(Extracted entries begins)

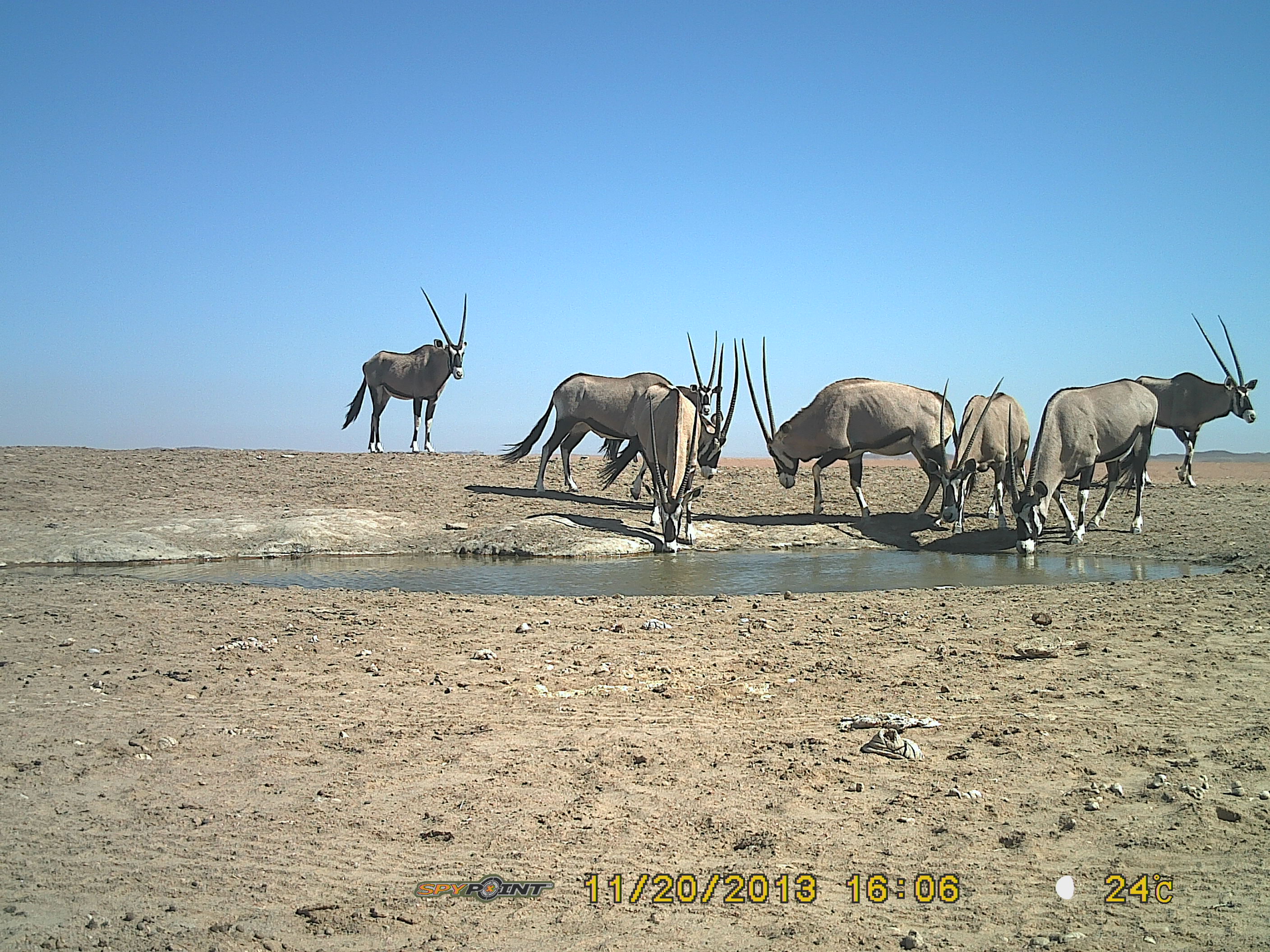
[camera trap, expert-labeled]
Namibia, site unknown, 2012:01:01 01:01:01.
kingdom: Animalia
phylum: Chordata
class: Mammalia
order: Artiodactyla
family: Bovidae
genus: Oryx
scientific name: Oryx gazella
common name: gemsbok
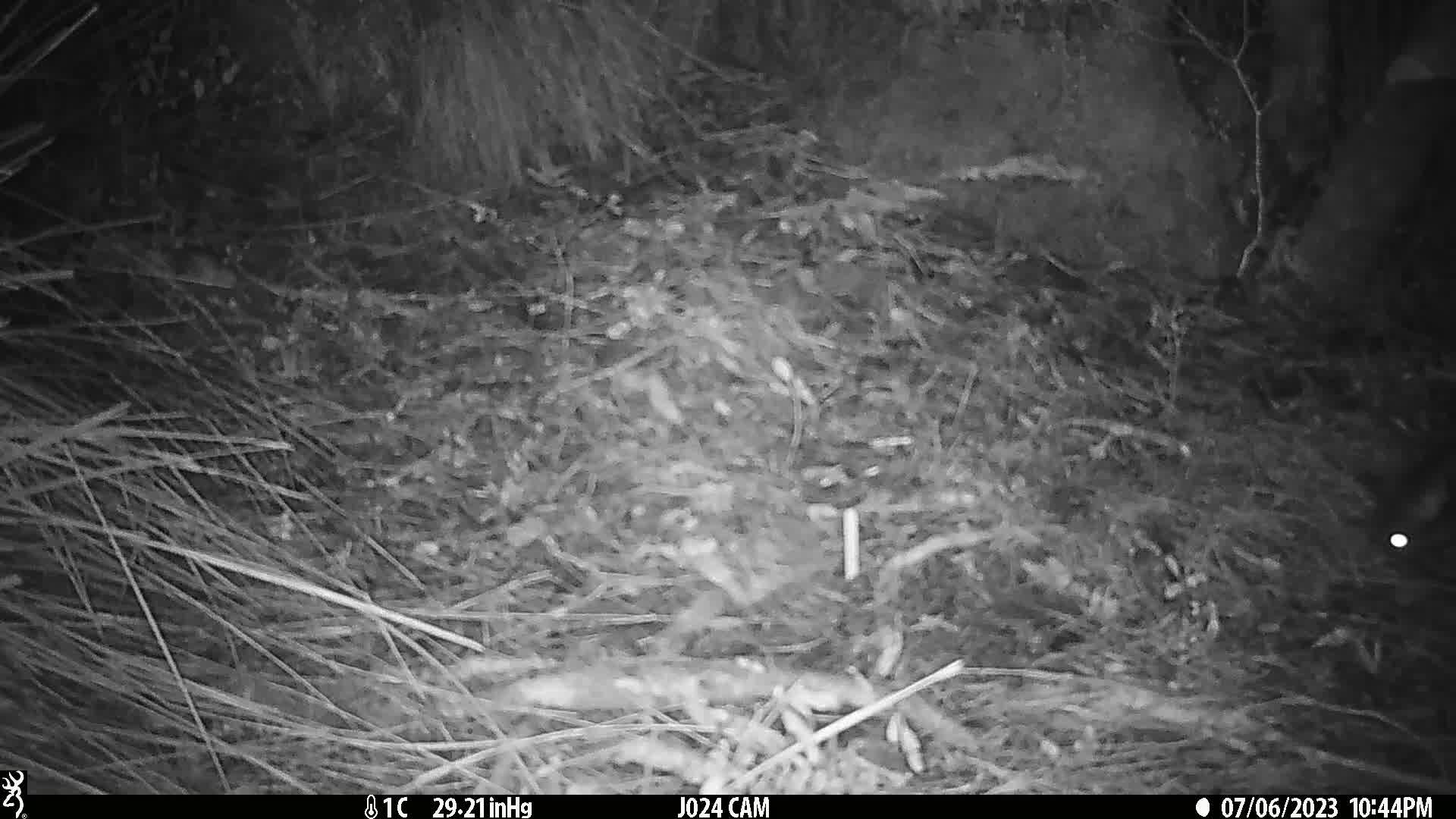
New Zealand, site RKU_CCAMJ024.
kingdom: Animalia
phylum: Chordata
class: Mammalia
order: Diprotodontia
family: Phalangeridae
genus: Trichosurus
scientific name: Trichosurus vulpecula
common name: common brushtail possum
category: possum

(Extracted entries ends)

Task goal: From the first line to the last, repeat the data above exactly and leave the pictures out.

Response area:
[camera trap, expert-labeled]
Namibia, site unknown, 2012:01:01 01:01:01.
kingdom: Animalia
phylum: Chordata
class: Mammalia
order: Artiodactyla
family: Bovidae
genus: Oryx
scientific name: Oryx gazella
common name: gemsbok
New Zealand, site RKU_CCAMJ024.
kingdom: Animalia
phylum: Chordata
class: Mammalia
order: Diprotodontia
family: Phalangeridae
genus: Trichosurus
scientific name: Trichosurus vulpecula
common name: common brushtail possum
category: possum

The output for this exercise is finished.